Document text:
★ ★ ★ ★ ★
Mayor of Saint-Léonard-de-Noblat
- In office 1919–1929
- Preceded by: Aristide Constant
- Succeeded by: Louis Valadas

Personal details
- Born: 31 January 1879 Limoges, France
- Died: 26 January 1929 (aged 49) Limoges, France
- Party: French Section of the Workers' International

= Adrien Pressemane =

French politician and journalist (1879–1929)

Adrien Pressemane (/fr/; 31 January 1879 – 26 January 1929) was a French politician and journalist. He was the chief editor of Le Populaire du Centre.

==Work==
Pressemane worked as a porcelain painter in Saint-Léonard-de-Noblat before serving in Parliament for the local district. A general councillor of Haute-Vienne, elected in the canton of Saint-Léonard-de-Noblat (1905–1928), the mayor of Saint-Léonard-de-Noblat (1919–1929), as well as a member of the Chamber of Deputies (1914–1924), he was the leader of a pacifist trend during World War I.
★ ★ ★ ★ ★
Provided material:
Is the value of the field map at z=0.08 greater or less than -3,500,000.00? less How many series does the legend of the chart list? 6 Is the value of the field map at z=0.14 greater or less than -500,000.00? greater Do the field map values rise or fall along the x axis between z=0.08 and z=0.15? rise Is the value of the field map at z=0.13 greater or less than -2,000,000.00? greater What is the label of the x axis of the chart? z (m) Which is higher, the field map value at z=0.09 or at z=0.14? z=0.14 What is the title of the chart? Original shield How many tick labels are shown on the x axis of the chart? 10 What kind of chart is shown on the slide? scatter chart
★ ★ ★ ★ ★
Activity 1:
Print everything in the Adrien Pressemane biography from "Personal details" down to "Populaire du Centre.".
Activity 2:
List each political office that the Adrien Pressemane biography says he held, with the years given for it.
Activity 3:
Write the next part of the Adrien Pressemane biography, starting after its last sentence.

Answer 1:
Personal details
- Born: 31 January 1879 Limoges, France
- Died: 26 January 1929 (aged 49) Limoges, France
- Party: French Section of the Workers' International

= Adrien Pressemane =

French politician and journalist (1879–1929)

Adrien Pressemane (/fr/; 31 January 1879 – 26 January 1929) was a French politician and journalist. He was the chief editor of Le Populaire du Centre.

Answer 2:
- Mayor of Saint-Léonard-de-Noblat (1919–1929)
- General councillor of Haute-Vienne, elected in the canton of Saint-Léonard-de-Noblat (1905–1928)
- Member of the Chamber of Deputies (1914–1924)

Answer 3:
A Guesdist, he worked with Guesde in the French Workers' Party (Parti Ouvrier Français, POF). He teamed up with Léon Betoulle on issues related to the success of French Section of the Workers' International (Section Française de l'Internationale Ouvrière, SFIO). He tried to avoid the collapse of the SFIO at the 1920 Tours Congress, but the aftermath was the creation of the French Communist Party. His speech at the 2nd World Congress of the Comintern of 1920 demonstrated his lack of commonality with the Third International.